ФРАГМЕНТ ТЕКСТА>

▼▼▼

О поведении детей в соцсетях: «Обходя запреты, подросток чувствует свою взрослость»
Дети, рожденные после 2000 года, растут практически без отрыва от интернета: по данным совместного исследования компаний Google и Ipsos, в возрасте от 13 до 24 лет им ежедневно пользуются 98 % подростков и молодых людей. Чаще всего это соцсети, онлайн-игры и просмотр различных видео. Реже — учеба или подработка. С развитием соцсетей подростки получили возможность общаться, самовыражаться и зарабатывать. При этом у соцсетей, как и у любой сферы жизни, есть обратная сторона — интернет-травля, «группы смерти», эмоциональное выгорание и депрессия.
Журнал "The Village" поговорил с клиническим психологом Арегом Мкртычяном, доцентом кафедры клинической психологии РНИМУ имени Пирогова, ведущим научным сотрудником лаборатории при Центре социологии образования РАО о подростковом поведении в Сети, мнимой анонимности, новых «нормах» морали и правилах интернет-гигиены.
Неэффективность запретов и ограничений
— Если в нашей жизни соцсети появились, когда мы уже были взрослыми — со своим мировоззрением, внутренними установками и нормами морали, то дети сейчас регистрируются задолго до того, как им исполнится 14 лет (по правилам «ВК», например) — это же никак не отслеживается, никем не контролируется. Должны ли тут быть запреты со стороны родителей? Или в роли ограничителя может выступать уже государство?
— Я считаю, что это абсолютно неэффективно. Уже было довольно много примеров таких ограничений, которые лихо обходят дети. Можем взять даже простой пример из другой области: всем магазинам запрещено продавать сигареты подросткам, но всегда найдется сердобольный дяденька, который возьмет у ребенка 100 рублей и купит все что нужно. Поэтому вот эти все регистрации по паспорту, на мой взгляд, формируют только одно — очень грамотное и очень искушенное умение обходить законы.

▲▲▲

ЧТО ТРЕБУЕТСЯ>
Скопируйте без изменений отрывок интервью о поведении подростков в соцсетях от слов «Неэффективность запретов и» до слов «выступать уже государство?».

СТРОКИ НАБОРА ДАННЫХ>
▼▼▼

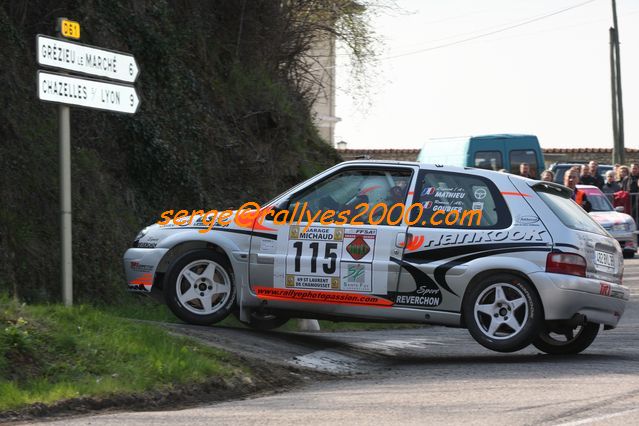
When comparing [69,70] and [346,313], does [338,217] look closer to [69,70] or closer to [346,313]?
[346,313]

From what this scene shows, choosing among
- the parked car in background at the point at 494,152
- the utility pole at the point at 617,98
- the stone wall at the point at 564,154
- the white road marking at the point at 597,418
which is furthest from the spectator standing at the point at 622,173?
the stone wall at the point at 564,154

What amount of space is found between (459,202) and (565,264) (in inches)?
44.2

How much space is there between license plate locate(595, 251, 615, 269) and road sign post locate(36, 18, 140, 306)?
4.51m

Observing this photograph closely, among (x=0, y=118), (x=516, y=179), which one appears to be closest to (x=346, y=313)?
(x=516, y=179)

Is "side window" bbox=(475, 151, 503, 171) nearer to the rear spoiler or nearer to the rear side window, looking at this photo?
the rear spoiler

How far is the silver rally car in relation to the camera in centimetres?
1113

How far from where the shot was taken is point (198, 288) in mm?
12344

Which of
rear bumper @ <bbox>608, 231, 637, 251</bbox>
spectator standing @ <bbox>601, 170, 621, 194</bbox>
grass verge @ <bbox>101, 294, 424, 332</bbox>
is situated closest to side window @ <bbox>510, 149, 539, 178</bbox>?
spectator standing @ <bbox>601, 170, 621, 194</bbox>

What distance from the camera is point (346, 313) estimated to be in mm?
11531

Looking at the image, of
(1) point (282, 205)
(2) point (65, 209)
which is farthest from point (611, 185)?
(2) point (65, 209)

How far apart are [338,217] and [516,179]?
5.43ft

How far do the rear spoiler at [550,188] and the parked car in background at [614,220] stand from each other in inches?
594

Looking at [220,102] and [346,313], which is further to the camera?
[220,102]

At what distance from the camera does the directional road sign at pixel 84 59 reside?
1120cm
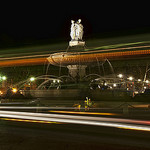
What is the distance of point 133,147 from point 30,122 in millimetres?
3830

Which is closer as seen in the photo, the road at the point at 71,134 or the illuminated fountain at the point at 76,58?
the road at the point at 71,134

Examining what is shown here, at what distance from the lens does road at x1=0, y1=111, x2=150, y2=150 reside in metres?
4.58

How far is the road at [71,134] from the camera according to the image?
4.58 meters

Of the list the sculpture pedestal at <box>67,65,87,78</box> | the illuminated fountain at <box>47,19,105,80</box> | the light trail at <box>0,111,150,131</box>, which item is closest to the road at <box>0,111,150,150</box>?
the light trail at <box>0,111,150,131</box>

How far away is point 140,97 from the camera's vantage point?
1413cm

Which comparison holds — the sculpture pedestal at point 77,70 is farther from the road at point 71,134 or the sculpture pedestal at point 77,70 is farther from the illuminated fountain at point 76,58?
the road at point 71,134

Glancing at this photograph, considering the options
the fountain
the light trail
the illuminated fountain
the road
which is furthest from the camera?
the illuminated fountain

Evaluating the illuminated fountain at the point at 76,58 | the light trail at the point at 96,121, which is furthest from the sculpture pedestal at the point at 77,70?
the light trail at the point at 96,121

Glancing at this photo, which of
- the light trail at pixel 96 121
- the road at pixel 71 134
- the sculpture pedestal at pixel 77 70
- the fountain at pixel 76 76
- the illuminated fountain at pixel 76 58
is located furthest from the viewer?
the sculpture pedestal at pixel 77 70

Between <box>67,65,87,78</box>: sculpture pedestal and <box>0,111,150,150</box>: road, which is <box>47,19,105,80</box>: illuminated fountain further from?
<box>0,111,150,150</box>: road

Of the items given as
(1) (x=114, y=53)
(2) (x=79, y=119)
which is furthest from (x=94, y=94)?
(2) (x=79, y=119)

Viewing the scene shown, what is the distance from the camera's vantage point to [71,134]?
18.2 feet

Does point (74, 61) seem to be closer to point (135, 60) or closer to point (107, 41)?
point (107, 41)

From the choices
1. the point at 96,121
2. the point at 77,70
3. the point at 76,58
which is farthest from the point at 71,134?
the point at 77,70
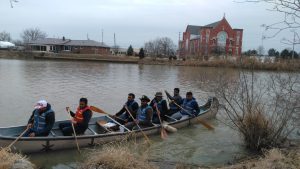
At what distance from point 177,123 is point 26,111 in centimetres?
759

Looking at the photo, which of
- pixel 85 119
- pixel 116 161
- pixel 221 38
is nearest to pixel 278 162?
pixel 116 161

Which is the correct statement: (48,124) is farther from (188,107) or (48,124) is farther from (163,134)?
(188,107)

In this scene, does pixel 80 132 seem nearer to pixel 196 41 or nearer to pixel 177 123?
pixel 177 123

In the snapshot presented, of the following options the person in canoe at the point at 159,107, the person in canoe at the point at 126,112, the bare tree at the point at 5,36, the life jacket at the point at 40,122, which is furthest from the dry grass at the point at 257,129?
the bare tree at the point at 5,36

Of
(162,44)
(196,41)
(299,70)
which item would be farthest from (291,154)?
(162,44)

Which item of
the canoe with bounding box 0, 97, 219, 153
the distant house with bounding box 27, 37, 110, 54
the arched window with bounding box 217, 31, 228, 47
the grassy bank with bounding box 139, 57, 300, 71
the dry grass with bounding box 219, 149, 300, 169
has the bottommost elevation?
the canoe with bounding box 0, 97, 219, 153

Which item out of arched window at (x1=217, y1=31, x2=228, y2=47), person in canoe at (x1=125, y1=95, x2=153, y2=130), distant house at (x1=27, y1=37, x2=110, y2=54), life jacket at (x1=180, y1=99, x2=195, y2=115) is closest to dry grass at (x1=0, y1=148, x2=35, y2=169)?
person in canoe at (x1=125, y1=95, x2=153, y2=130)

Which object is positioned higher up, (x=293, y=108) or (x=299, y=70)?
(x=299, y=70)

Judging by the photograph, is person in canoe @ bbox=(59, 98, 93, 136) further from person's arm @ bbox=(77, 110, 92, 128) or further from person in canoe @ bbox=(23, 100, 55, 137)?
person in canoe @ bbox=(23, 100, 55, 137)

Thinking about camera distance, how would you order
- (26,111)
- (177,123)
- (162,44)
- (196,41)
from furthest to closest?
(162,44), (196,41), (26,111), (177,123)

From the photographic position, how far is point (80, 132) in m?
10.4

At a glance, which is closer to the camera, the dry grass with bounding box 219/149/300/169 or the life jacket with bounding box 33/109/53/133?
the dry grass with bounding box 219/149/300/169

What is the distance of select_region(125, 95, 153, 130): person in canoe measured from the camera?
11.7m

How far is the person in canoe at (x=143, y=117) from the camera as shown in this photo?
38.3 feet
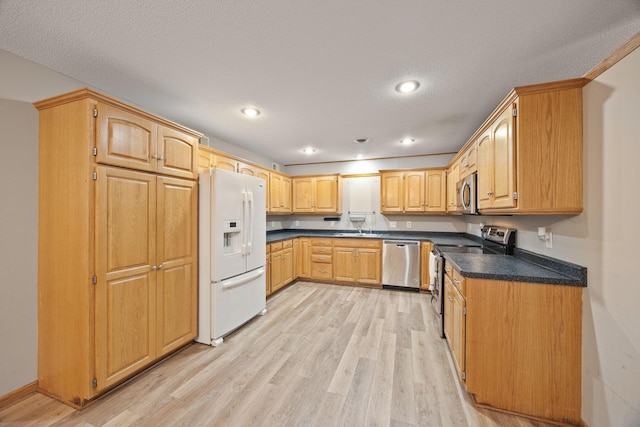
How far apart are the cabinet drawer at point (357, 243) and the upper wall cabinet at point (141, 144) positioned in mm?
2840

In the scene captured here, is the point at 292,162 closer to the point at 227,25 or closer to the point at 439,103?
the point at 439,103

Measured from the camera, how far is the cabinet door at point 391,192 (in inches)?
178

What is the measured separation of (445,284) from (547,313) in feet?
3.28

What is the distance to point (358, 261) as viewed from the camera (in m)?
4.41

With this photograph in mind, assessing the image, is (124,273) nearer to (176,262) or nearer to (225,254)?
(176,262)

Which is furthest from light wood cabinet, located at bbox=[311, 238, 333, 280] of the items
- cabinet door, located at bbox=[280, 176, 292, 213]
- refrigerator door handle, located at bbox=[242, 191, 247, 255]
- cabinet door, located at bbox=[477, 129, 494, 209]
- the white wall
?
the white wall

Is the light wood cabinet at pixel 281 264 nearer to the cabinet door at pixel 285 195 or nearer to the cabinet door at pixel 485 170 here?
the cabinet door at pixel 285 195

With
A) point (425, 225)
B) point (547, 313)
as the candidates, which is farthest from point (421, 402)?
point (425, 225)

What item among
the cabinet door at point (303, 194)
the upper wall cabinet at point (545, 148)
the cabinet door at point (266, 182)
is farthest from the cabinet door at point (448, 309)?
the cabinet door at point (303, 194)

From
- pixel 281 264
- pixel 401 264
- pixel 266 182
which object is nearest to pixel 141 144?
pixel 266 182

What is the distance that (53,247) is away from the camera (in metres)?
1.75

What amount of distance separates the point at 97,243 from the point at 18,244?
2.07ft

▲▲▲

РЕШЕНИЕ ЗАДАЧИ>
Неэффективность запретов и ограничений
— Если в нашей жизни соцсети появились, когда мы уже были взрослыми — со своим мировоззрением, внутренними установками и нормами морали, то дети сейчас регистрируются задолго до того, как им исполнится 14 лет (по правилам «ВК», например) — это же никак не отслеживается, никем не контролируется. Должны ли тут быть запреты со стороны родителей? Или в роли ограничителя может выступать уже государство?